SPRINGFIELD, Ill. - Embattled Democratic Illinois Gov. Pat Quinn delivered his annual State of the State speech Feb. 6, where he sugarcoated an attack on public workers with a host of progressive policy proposals.
The speech angered AFSCME, the Illinois Federation of Teachers and other public worker unions, who accused the governor of pitting "pension reform" against jobs creation, funding for education and health care.
In his speech Quinn said "we cannot allow our economic recovery to be held hostage by the pension crisis. We simply must act."
But it is state workers who Quinn is singling out to pay the price for the state budget crisis. Quinn supports a measure authored by Senate President John Cullerton, also a Democrat, that would increase employee contributions, reduce benefits and give workers a choice of bigger contributions or guaranteed health benefits upon retirement.
This continues an attack by Quinn over the past year to cut pensions, layoff state workers and last fall's termination of the contract covering 35,000 state workers represented by AFSCME.
The attack on public workers is a big factor in Quinn's nose diving popularity, making him one of the least liked governors in the country. He is up for reelection in 2014 and potential candidates have begun jockeying to replace him.
In a statement the We Are One - Illinois coalition made up of public sector unions said, "Gov. Quinn presented a false choice today between funding pensions or funding vital services, like education and public safety.
"It would be irresponsible for the state to walk away from the pension debt owed for past services performed by employees."
President of the Illinois Federation of Teachers Dan Montgomery said teachers and other public workers didn't cause the budget crisis and to solve it on their backs was wrong.
"The Governor's claim that the choice is pensions-or-pencils is deeply unfair. We must work together to adequately fund public education and solve the state's funding crisis," said Montgomery.
Contracts with state workers over the years have included pension increases as part of deferred compensation. But instead of paying its pension obligations, the state has diverted money to pay its other bills.
The mounting pension crisis totals $97 billion in unfunded liabilities. In addition there are $9 billion in unpaid bills owed by the state to thousands of service providers and contractors.
The labor movement and other progressive organizations say the cause of the crisis is insufficient revenues. We Are One Illinois has proposed a plan for "shared sacrifice." It includes closing corporate tax loopholes, which would raise $2.35 billion a year.
However, Quinn made no mention in his speech of increasing revenues, particularly from the wealthy.

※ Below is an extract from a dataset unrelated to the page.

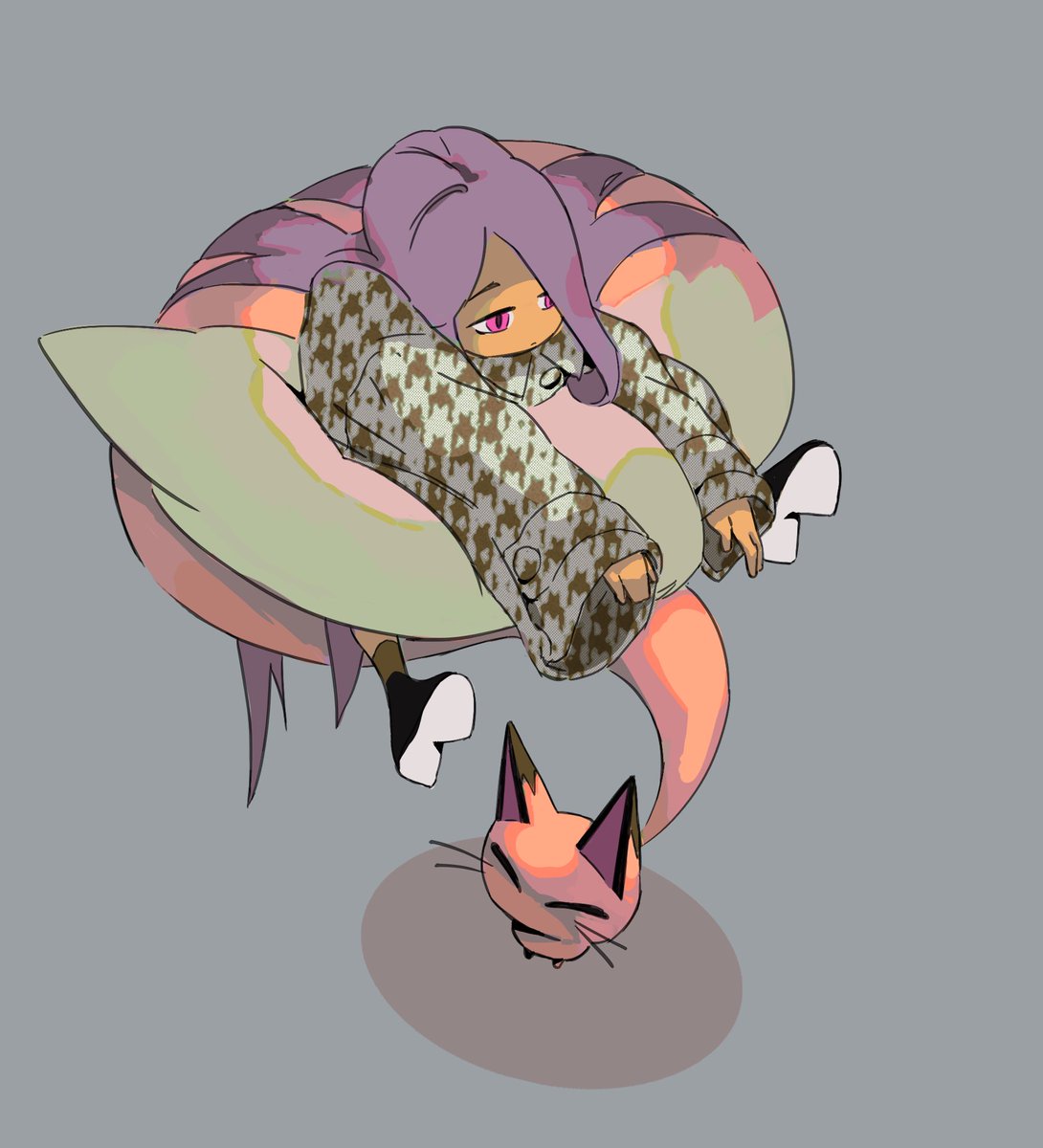juuuuuust in case i don't finish this redraw before 2019 here's a wip!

The labor coalition has also called for a Pension Summit on Feb. 11 and invited all the stakeholders to participate. A Public Policy Polling survey shows the public is widely supportive of this idea and a shared solution to the crisis. Nearly 60% oppose cutting public worker pensions.
Democratic House Speaker Mike Madigan, who has accused the unions of making no constructive proposals, however rejected the summit idea. Madigan has lined up with powerful corporate interests and advocates putting pensions on a par with private sector workers, despite the fact that 80% of public workers are not eligible for Social Security.
Meanwhile Cullerton has announced his intention to ram through "pension reform" in this session.
Republican legislators had previously obstructed passage of billions in new bonds that would have addressed the back bill issue.
The attack on public worker pensions overshadowed other progressive policies advocated by Quinn during his remarks starting with raising the minimum wage to $10 per hour.
Quinn also called for a ban on assault weapons and high capacity ammunition clips, and other gun control measures.
The governor called for implementation of the Affordable Care Act setting up an Illinois Health Insurance Exchange and expanding Medicaid eligibility.
Quinn also called for passage of Marriage Equality legislation, which nearly passed in the lame duck session. A bill is now before the state senate and expected to pass on Valentines Day.
Quinn recently signed legislation granting undocumented immigrants driver's licenses.
But it is the attack on public workers that will be the battle line in the new legislative session.